##### Working data

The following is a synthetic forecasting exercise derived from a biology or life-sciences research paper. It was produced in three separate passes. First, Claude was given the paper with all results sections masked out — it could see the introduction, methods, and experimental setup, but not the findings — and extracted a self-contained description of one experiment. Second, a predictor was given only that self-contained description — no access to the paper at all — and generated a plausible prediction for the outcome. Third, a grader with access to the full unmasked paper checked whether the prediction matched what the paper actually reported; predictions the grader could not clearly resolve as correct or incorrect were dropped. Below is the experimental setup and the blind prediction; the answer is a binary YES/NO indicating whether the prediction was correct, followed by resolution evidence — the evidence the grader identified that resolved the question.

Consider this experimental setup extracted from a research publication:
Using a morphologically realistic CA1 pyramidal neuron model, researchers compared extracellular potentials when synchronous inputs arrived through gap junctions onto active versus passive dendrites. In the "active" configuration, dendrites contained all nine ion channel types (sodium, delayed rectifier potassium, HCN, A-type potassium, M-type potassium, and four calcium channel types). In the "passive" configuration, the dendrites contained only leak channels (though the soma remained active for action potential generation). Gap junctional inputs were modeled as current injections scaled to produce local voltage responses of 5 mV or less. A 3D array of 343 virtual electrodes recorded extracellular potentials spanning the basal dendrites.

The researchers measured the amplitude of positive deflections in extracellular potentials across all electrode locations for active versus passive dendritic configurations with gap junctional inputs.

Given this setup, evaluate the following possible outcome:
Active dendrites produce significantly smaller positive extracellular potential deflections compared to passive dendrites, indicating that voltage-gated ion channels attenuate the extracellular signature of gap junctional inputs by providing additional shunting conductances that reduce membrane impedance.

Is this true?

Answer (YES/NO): NO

##########

▶ _What this task involves_
The answer must be the line containing "Given this setup, evaluate" and every line after it to the end of the data, each set down exactly.

▶ _Result for this task_
Given this setup, evaluate the following possible outcome:
Active dendrites produce significantly smaller positive extracellular potential deflections compared to passive dendrites, indicating that voltage-gated ion channels attenuate the extracellular signature of gap junctional inputs by providing additional shunting conductances that reduce membrane impedance.

Is this true?

Answer (YES/NO): NO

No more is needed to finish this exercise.